Most people would be banging their heads against the walls by now, but I’m staying rather upbeat, watching this experiment in human dynamics play out as I take bids on multiple home repair jobs.  The unexpected variable in this experiment is attitude, not expertise,  money, or any form of a typical business deal.  This is something I learned at home this week, not in the 21 years I negotiated contracts for the Department of Defense where performance, schedule, cost, and past performance are the usual parameters and “attitude” doesn’t get to play at all.

Innately, I know that I don’t want anyone in my home-sweet-home who has a mean streak, is lazy, or snarls daily, whether they’re installing a lamp fixture or unclogging a toilet.  I keep a lovely and serene environment and I don’t want that spoiled by snarky people.  It’s my sanctuary, even if it does need a few things fixed up. And that’s where attitude comes into play–I want to keep my attitude upbeat and happy and that means dealing with people of like mind…or at least, like attitude.  From a spiritual standpoint, I want that kind of energy in my environment.

A little background: as many of my readers know, Hurricanes Dennis, Katrina, and finally Rita finished off my roof several years ago.  To add insult to injury, Home Depot’s roofers decimated my gardens by not following normal cleanup procedures (read that, they shoveled debris onto my gardens instead of onto a tarp and into a dumpster), parked a dumpster on my lawn and damaged the sprinklers, and did such a poor job in the first ELEVEN days that rain poured through my ceiling, down the walls, and caused plenty of damage inside my home.  I’ll go easy on my blood pressure and not post the photo of the tree branch that was shingled over….   I battled it out with them for 18 months (two springtimes) but they had about 35 more lawyers than I did and, just so I could get on with my life, I ended up settling for a pittance of what it cost to make the repairs inside the house.  During that time, I was advised not to do anything with the damaged gardens, interior, or sprinklers and while I waited month after month for them to send various people to  survey the damage.  Meanwhile, the gardens turned into a jungle I never got control over.

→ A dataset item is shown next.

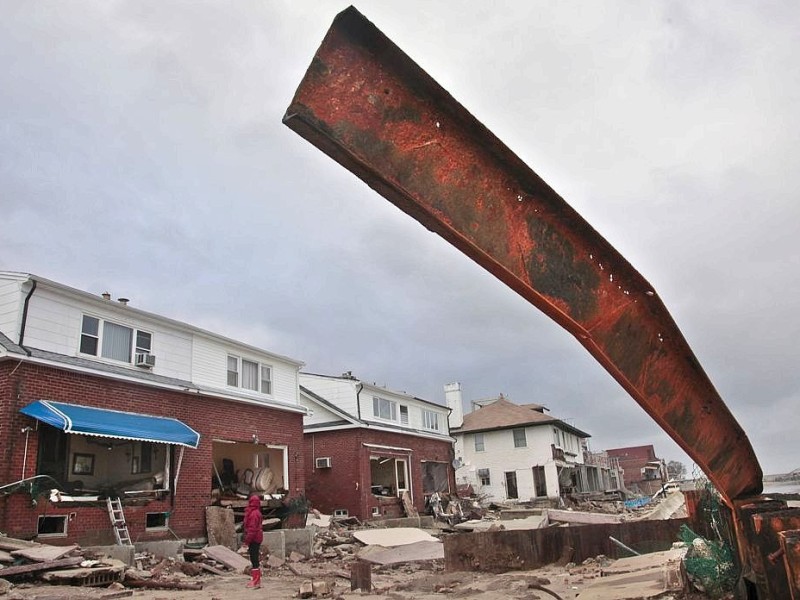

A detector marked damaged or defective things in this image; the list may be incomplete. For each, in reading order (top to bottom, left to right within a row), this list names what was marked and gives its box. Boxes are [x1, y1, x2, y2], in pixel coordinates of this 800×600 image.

To finish all the repair and refurbishment projects that resulted from various hurricane-and-roofer-related damage, I needed an electrician, an exterior house painter, a tile layer, a carpenter, a lawn service, and a sprinkler repair man.  Yeah, like I’ve got time for that.  So for $15, I outsourced it to AskSunday.com whose virtual assistants in India set up a series of appointments with local repairmen to provide me with quotes, made the initial contact, and explained what was needed.  The results were actually a little too much for me for about 48 hours because I had repairmen all over my property to assess the job but the wheels were in motion and my home was on its way to looking like the gardens on the 9 of Pentacles card!

And this is where the attitude variable came into the equation.

Several contenders quickly fell by the wayside because they refused to talk to someone with a foreign accent or flat-out lied and said they didn’t do the kind of work they had just advertised in that day’s newspaper.  Some made slurs in reference to my foreign assistants. Okay, off the list.  I don’t need their brand of energy on my property or in my home.

The next to fall out of the competition were the ones who lectured me or belittled me regarding the jungle in my back yard.  If I wanted to be lectured, I’d still be married to my ex, thank you.  After that, I crossed off the ones who acted as if being hired would be such an inconvenienceto them, at any price.  Nope, don’t need that either.

In the end, I have found the right people for the jobs.  They’re not necessarily the cheapest or have the longest history as a local company.  But the one thing they have in common is a great attitude–positive, helpful, understanding, uncomplaining, let’s-get-this-done, wonderful energy that will carry over into their work and into the product they leave behind.  I feel that I’m truly partnering with them to get the job done.

You know, I know how to conduct a source selection (competition) and have many, many times for the US Government for many millions of dollars, but I’ve never used attitude as part of the evaluation criteria.  Partly, I suppose, because it can’t be objectively measured.  But given my own whirlwind competition, it makes me wonder what would happen with all the Defense Department’s acquisitions if attitude played a bigger part in the selection.